Réfugiés et bénévoles à Berlin : le goût des autres

Article publié le 13 mai 2016
Article publié le 13 mai 2016

À l’été 2015, l’Allemagne ouvrait ses frontières aux réfugiés en provenance de Syrie et d’ailleurs. Les institutions de l’État censées les aider croulent alors sous le travail. L’initiative citoyenne Moabit hilft (Moabit aide) est l’une des raisons pour lesquelles l’enregistrement des réfugiés se poursuit plus ou moins sans encombres.

Le projet

À l’apogée de la crise, des centaines de personnes faisaient chaque jour le pied de grue devant le Bureau des Affaires sociales et de la Santé (LAGeSo) en attendant une réponse, quelle qu’elle soit, suite à leur demande d’asile. Après un long voyage depuis leur pays d’origine, les réfugiés étaient désespérés et plusieurs échauffourés ont été signalées dans les rangs de la file d’attente. C'est alors que Moabit hilft intervient afin d’apaiser les tensions et de les aider à se procurer les biens les plus fondamentaux.

Aujourd’hui, l’ONG est constamment présente au LAGeSo, et agit comme un centre d’aide où la population peut faire don de vêtements, nourriture, produits d’hygiène corporelle, et même donner de l’argent. Les volontaires font le tri parmi ces dons et les redistribuent aux réfugiés dans le besoin.  

Les bénévoles

Hannah, 20 ans : « J’étudie les mathématiques et c’est très éprouvant mentalement. Ici, je ne réfléchis pas. Je range simplement les serviettes hygiéniques, ou trie les shampooings. C’est un boulot facile, et il y a beaucoup de gens sympas par ici. Les réfugiés viennent parce qu’ils aiment avoir un autre endroit où aller en dehors de leur maison. Je ne sais vraiment pas comment ils parviennent à rester positifs après tout ce qu’ils ont traversé ».

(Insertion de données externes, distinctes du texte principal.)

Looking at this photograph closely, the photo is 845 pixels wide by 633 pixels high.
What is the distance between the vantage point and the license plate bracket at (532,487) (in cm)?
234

Jasmin, 34 ans : « Je travaille autant que je peux ici, parfois même 12 heures d’affilée. J’ai promis à mes grands-parents que s’il y avait une crise des réfugiés, j’apporterais mon aide. Ils étaient tous deux réfugiés allemands à Jérusalem, où je suis née. D’une certaine manière, j'en suis moi-même une étant donné que je ne peux plus retourner à Jérusalem. La police m’arrêterait pour m’être exprimée politiquement contre le génocide ».

Jasmin, 24 ans : « Je suis née en Allemagne et ma mère était une libanaise réfugiée. Elle a fui son pays à cause de la guerre. Le plus difficile quand tu travailles ici c’est quand tu sais que tu ne peux pas aider. Je travaille avec un réfugié de 17 ans et nous allons consulter un avocat ensemble : nous essayons de faire venir ses parents, restés en Syrie. Ils sont très vieux, lui aura 18 ans en septembre et nous savons que ses parents ne pourront jamais être présents d’ici là, le délai est trop court ».  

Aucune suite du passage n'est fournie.